Bei der Beschaffung eines Spannbettlakens sollte auch auf das richtige Material geachtet werden. Frottee, Fiber und Mikrofaser – Leinen, Flanell oder Laken aus Satin oder Seide: Die genannten Materialien sind die wichtigsten Arten von qualitativ hochwertigem Gewebe und eignen sich hervorragend für ein Spannbettlaken. Für welches Material man sich dann entscheidet, hängt mehr von persönlichen Vorlieben ab. Der eine empfindet die raue Oberfläche eines Leinentuchs als angenehm, der andere findet dieses Material als unerträglich und bevorzugt lieber ein Spannbettlaken aus feinem Satin, welches sich weich und zart auf der Haut anfühlt. Nicht zu vergessen sind die saisonalen Vorteile der einzelnen Materialien. Wer im Sommer eine kühlende Wirkung bevorzugt, sollte zu Materialien wie Seide, Leinen oder dünne Baumwolle greifen. Für die kalte Jahreszeit eignen sich unter anderem Flanell, Biber oder Frottee, die eine wärmende Wirkung erzeugen und obendrauf noch kuschelig und weich sind. 
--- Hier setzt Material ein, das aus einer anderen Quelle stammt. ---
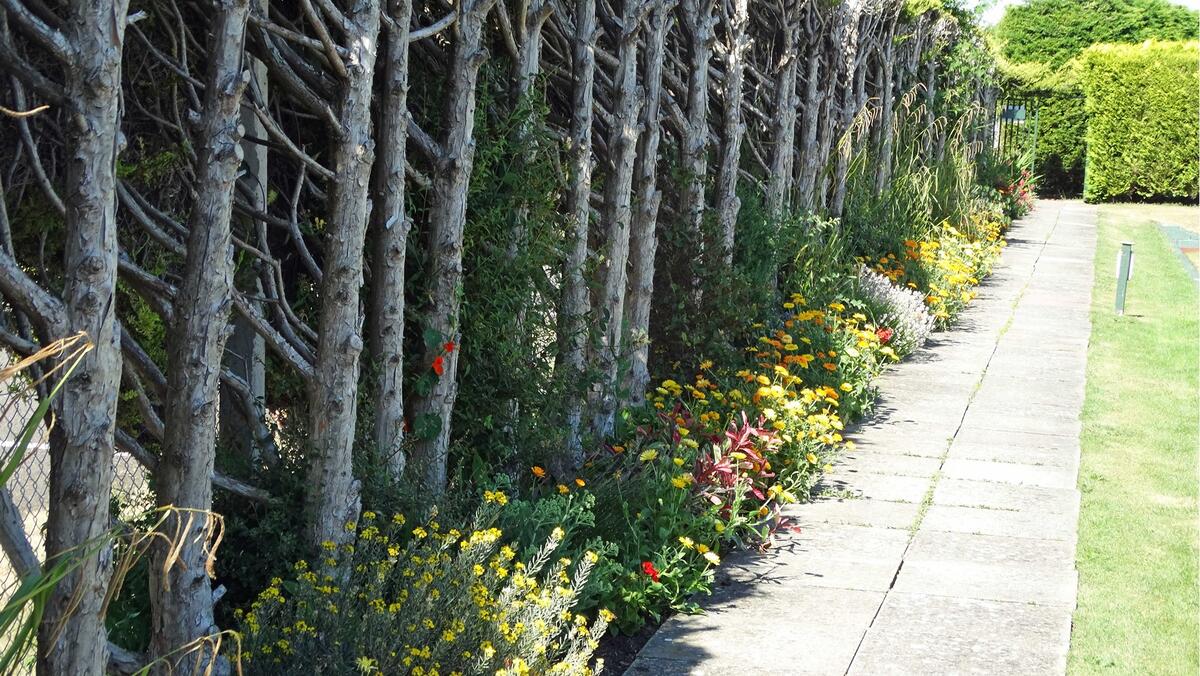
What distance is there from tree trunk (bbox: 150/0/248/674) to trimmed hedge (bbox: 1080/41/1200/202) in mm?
25643

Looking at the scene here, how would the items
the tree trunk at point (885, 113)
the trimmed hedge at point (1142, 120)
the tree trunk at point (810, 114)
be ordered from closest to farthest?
the tree trunk at point (810, 114), the tree trunk at point (885, 113), the trimmed hedge at point (1142, 120)

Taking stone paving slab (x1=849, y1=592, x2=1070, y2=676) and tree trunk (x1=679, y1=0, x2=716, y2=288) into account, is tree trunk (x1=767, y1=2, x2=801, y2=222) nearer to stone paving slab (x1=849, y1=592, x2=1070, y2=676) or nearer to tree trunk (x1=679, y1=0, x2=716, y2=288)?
tree trunk (x1=679, y1=0, x2=716, y2=288)

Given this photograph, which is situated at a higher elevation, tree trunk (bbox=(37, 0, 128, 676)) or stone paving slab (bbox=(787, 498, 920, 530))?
tree trunk (bbox=(37, 0, 128, 676))

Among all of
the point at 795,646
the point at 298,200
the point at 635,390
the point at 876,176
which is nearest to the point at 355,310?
the point at 298,200

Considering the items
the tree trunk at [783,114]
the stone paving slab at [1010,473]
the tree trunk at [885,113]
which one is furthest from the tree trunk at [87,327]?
the tree trunk at [885,113]

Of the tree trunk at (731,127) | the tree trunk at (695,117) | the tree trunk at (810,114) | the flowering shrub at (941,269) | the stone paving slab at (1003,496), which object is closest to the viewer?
the stone paving slab at (1003,496)

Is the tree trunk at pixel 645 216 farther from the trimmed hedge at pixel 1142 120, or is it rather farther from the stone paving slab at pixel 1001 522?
the trimmed hedge at pixel 1142 120

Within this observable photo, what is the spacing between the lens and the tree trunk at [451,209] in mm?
4539

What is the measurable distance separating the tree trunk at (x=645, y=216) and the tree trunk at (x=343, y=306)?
258 cm

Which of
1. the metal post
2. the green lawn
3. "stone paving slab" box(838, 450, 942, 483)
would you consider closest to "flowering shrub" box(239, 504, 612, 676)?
the green lawn

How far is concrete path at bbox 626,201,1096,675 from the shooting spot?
4258 millimetres

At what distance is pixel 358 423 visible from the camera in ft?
14.4

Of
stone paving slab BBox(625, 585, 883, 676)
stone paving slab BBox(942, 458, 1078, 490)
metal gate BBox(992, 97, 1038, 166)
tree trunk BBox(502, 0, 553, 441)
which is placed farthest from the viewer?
metal gate BBox(992, 97, 1038, 166)

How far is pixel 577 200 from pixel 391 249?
154cm
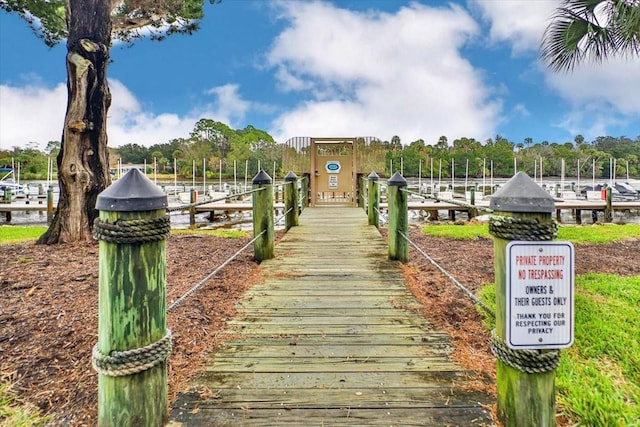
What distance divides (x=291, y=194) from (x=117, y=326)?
15.3 feet

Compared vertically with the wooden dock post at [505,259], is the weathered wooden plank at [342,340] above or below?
below

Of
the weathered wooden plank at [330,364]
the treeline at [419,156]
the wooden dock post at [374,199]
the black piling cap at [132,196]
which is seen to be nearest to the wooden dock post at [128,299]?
the black piling cap at [132,196]

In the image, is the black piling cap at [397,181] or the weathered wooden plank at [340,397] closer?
the weathered wooden plank at [340,397]

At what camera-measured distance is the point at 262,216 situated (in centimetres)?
391

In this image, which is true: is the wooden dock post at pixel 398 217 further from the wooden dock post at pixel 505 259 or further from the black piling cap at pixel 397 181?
the wooden dock post at pixel 505 259

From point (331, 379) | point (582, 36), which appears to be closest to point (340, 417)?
point (331, 379)

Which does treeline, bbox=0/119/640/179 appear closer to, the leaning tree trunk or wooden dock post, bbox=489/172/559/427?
the leaning tree trunk

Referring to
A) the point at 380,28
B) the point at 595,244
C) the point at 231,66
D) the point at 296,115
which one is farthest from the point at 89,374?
the point at 296,115

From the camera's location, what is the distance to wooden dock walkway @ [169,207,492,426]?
1487mm

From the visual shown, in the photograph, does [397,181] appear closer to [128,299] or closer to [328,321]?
[328,321]

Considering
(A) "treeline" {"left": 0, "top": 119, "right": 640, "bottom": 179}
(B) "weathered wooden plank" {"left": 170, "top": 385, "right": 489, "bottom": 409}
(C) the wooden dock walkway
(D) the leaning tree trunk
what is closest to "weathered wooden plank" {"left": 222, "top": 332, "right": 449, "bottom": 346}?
(C) the wooden dock walkway

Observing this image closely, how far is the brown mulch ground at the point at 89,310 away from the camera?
1684mm

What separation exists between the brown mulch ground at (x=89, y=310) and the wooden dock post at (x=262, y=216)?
21 centimetres

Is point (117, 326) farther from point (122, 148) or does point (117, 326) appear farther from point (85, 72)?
point (122, 148)
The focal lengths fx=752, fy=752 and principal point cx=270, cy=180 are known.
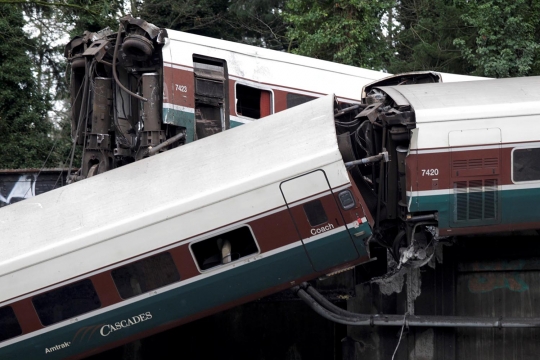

Aufpassen bei Größe und Felxibilität

Auch wenn ein Spannbettlaken flexibel sein sollte, wäre es ein Irrtum zu denken: Je flexibler, desto besser. Denn ein qualitativ hochwertiges Spannbettlaken verfügt zwar über einen flexiblen Gummizug. Aber zu flexibles Gewebe besitzt den Nachteil, dass die Maßangaben – üblicherweise an der Größe der Matratze orientiert – sehr stark schwanken können. Man sollte also darauf achten, dass ein Spannbettlaken flexibel ist, aber nicht übertriebenen Ausmaßen. Darauf ist es ratsam, auf das Material anzufassen und auf das eigene Gefühl zu vertrauen. 

Für Besitzer eines Boxspringbettes ist es außerdem ratsam auf die Steghöhe des Lakens zu achten. Ist dieser bei 30cm oder mehr, passt er auch wirklich auf das geliebte Bett.

Reinigung

Auch die Reinigung eines Spannbettlakens mit sollte einfach und unkompliziert sein. Ein qualitativ hochwertiges Spannbettlaken kann mit einem üblichen Waschgang gereinigt werden– bei bis zu 60 Grad Celsius. Sollten bei solchen Temperaturen schon Beschädigungen des Materials auftreten, handelt es sich um minderwertiges Material. Außerdem sollte es möglich sein, das Spannbettlaken ohne Problem in den Trockner zu geben. Gutes Material verträgt den Schongang eines Trockengerätes ebenfalls ohne Probleme. 

Schadstoffprüfung

Last but not least sollte man beim Kauf eines neuen Spannbettlakens sicherstellen, dass dieses auf chemische Schadstoffe geprüft wurde. Das wohl bekanntestes Siegel ist dabei das STANDARD 100 by OEKO-TEX®. An der Vergabe dieses Siegels erkennt man, dass ein Laken auch tatsächlich unbedenklich ist. Dabei orientieren sich die Experten des Unternehmens an der Europäischen Chemikalienverordnung. Dennoch fallen die meisten der geprüften Stoffe unter keinerlei gesetzliche Vorgaben, dürfen also aus juristischer Sicht in einem Bettlaken vorkommen. Gerade deshalb ist die garantierte Schadstoffprüfung ein wichtiger Indikator für die Qualität eines Spannbettlakens.